### EXTRAIT À LIRE
+ + +

Il y a là un sentiment de ressemblance étrangère. Un miroir imparfait qui ne nous renvoie pas notre image fidèlement mais qui la déforme juste assez pour que nous ne sachions plus très bien où nous nous trouvons. Cette expérience intensifie notre finitude. Elle nous fait sentir nos limites, non pas de manière négative, comme un manque, mais comme une ouverture, comme un espace d’incertitude où quelque chose peut encore avoir lieu. L’œuvre ne témoigne pas de son autonomie par rapport au public humain. Ce n’est pas une œuvre sans nous, comme ce fut le cas dans Telofossiles où les machines continuaient à fonctionner en notre absence, indifférentes à notre regard. Non, c’est une œuvre qui s’adresse à nous, ou à quelqu’un d’autre, selon des modalités qui nous ressemblent mais qui ne sont pas identiques. Elle met en fragilité nos propres capacités cognitives, nos certitudes sur notre façon de percevoir, de comprendre, d’interpréter le monde. La relation entre boucle informatique, récursivité et production de causalité emboîtée ouvre la voie à une esthétique singulière où il y a de l’autre que l’humain. C’est une esthétique de l’aliénation réciproque. Quelque chose qui n’est pas nous mais qui transforme notre propre relation à nous-mêmes. Elle nous fait sortir de la croyance mystique en une transparence à soi, cette illusion selon laquelle nous aurions un accès direct et privilégié à notre propre intériorité.

+ + +

Recopiez intégralement l'extrait sur l'esthétique de l'aliénation, sans y changer quoi que ce soit. La liste ci-dessous n'a aucun lien avec l'extrait.

### DONNÉES FOURNIES

+ + +

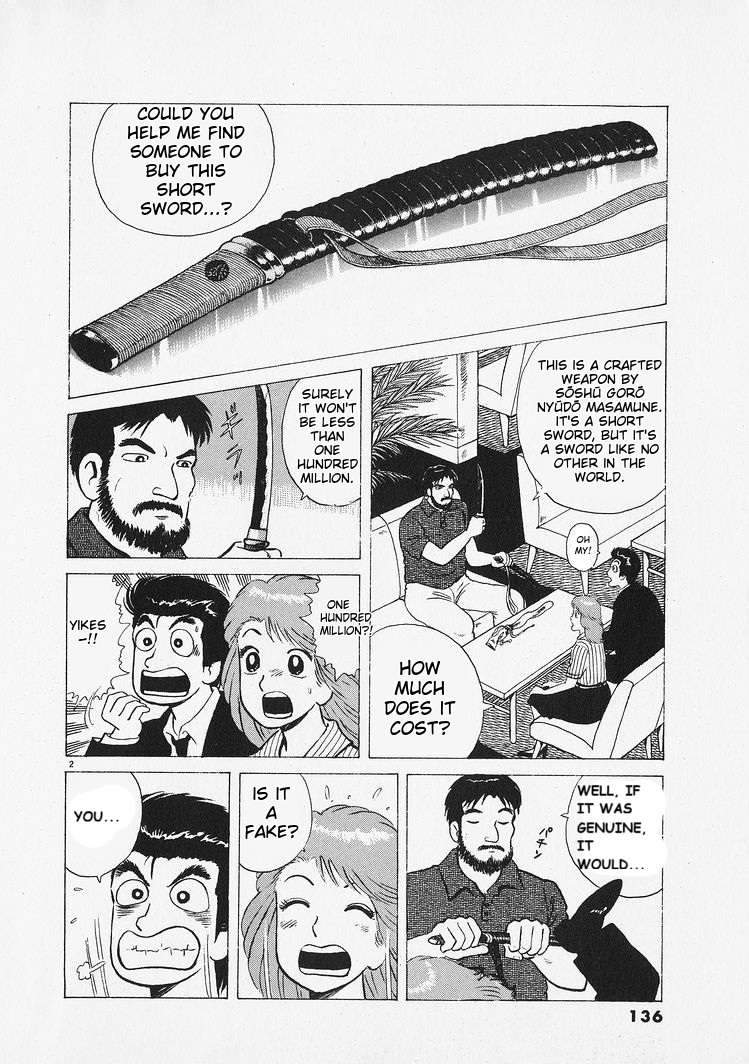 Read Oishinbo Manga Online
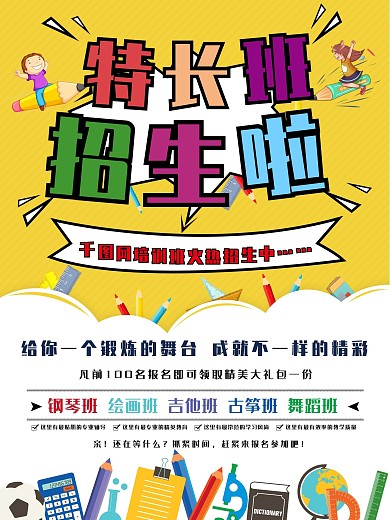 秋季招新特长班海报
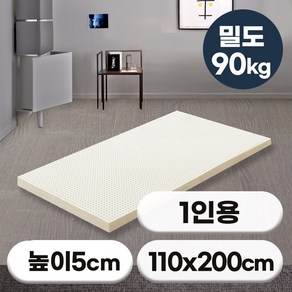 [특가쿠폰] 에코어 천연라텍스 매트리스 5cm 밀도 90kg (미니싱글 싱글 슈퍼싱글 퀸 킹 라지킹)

+ + +

### EXERCICE TERMINÉ
Il y a là un sentiment de ressemblance étrangère. Un miroir imparfait qui ne nous renvoie pas notre image fidèlement mais qui la déforme juste assez pour que nous ne sachions plus très bien où nous nous trouvons. Cette expérience intensifie notre finitude. Elle nous fait sentir nos limites, non pas de manière négative, comme un manque, mais comme une ouverture, comme un espace d’incertitude où quelque chose peut encore avoir lieu. L’œuvre ne témoigne pas de son autonomie par rapport au public humain. Ce n’est pas une œuvre sans nous, comme ce fut le cas dans Telofossiles où les machines continuaient à fonctionner en notre absence, indifférentes à notre regard. Non, c’est une œuvre qui s’adresse à nous, ou à quelqu’un d’autre, selon des modalités qui nous ressemblent mais qui ne sont pas identiques. Elle met en fragilité nos propres capacités cognitives, nos certitudes sur notre façon de percevoir, de comprendre, d’interpréter le monde. La relation entre boucle informatique, récursivité et production de causalité emboîtée ouvre la voie à une esthétique singulière où il y a de l’autre que l’humain. C’est une esthétique de l’aliénation réciproque. Quelque chose qui n’est pas nous mais qui transforme notre propre relation à nous-mêmes. Elle nous fait sortir de la croyance mystique en une transparence à soi, cette illusion selon laquelle nous aurions un accès direct et privilégié à notre propre intériorité.